A run of records:
+---+

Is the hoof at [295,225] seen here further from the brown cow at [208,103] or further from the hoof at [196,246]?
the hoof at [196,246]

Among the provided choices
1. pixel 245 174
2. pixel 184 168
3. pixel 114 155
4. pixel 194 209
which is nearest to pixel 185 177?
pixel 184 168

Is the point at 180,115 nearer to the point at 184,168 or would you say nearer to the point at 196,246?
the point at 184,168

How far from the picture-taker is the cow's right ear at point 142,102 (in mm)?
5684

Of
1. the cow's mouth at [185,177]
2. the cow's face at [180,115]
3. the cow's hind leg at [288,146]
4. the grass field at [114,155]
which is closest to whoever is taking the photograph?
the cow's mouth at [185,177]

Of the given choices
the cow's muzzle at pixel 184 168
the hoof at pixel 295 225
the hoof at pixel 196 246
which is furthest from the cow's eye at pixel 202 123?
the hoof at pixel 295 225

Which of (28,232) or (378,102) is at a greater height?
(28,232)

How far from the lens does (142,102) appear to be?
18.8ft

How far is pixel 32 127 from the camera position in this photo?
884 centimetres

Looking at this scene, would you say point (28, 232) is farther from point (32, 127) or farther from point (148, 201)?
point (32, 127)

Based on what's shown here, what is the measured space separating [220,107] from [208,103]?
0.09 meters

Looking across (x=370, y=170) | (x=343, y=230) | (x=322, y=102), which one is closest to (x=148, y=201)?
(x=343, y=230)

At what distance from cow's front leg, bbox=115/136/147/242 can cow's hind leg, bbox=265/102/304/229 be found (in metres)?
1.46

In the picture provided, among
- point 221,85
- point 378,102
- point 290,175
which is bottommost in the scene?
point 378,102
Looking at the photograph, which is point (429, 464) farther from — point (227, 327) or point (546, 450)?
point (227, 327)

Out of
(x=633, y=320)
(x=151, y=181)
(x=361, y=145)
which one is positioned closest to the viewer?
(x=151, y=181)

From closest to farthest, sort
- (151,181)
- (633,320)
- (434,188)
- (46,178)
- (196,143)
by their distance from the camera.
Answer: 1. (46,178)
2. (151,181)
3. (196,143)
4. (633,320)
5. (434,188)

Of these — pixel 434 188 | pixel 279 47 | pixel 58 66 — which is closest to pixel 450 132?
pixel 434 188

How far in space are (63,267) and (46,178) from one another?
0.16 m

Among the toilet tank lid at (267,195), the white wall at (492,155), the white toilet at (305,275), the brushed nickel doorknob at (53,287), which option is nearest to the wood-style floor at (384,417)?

+---+

What needs to be done:
Render the records as a JSON list of strings with one string per line and blank lines omitted. Begin at the line containing "Of these — pixel" and continue through the end of the records.

In response:
[
  "Of these — pixel 434 188 | pixel 279 47 | pixel 58 66 — which is closest to pixel 450 132?",
  "pixel 434 188",
  "How far in space are (63,267) and (46,178) from one another?",
  "0.16 m",
  "Among the toilet tank lid at (267,195), the white wall at (492,155), the white toilet at (305,275), the brushed nickel doorknob at (53,287), which option is nearest to the wood-style floor at (384,417)?"
]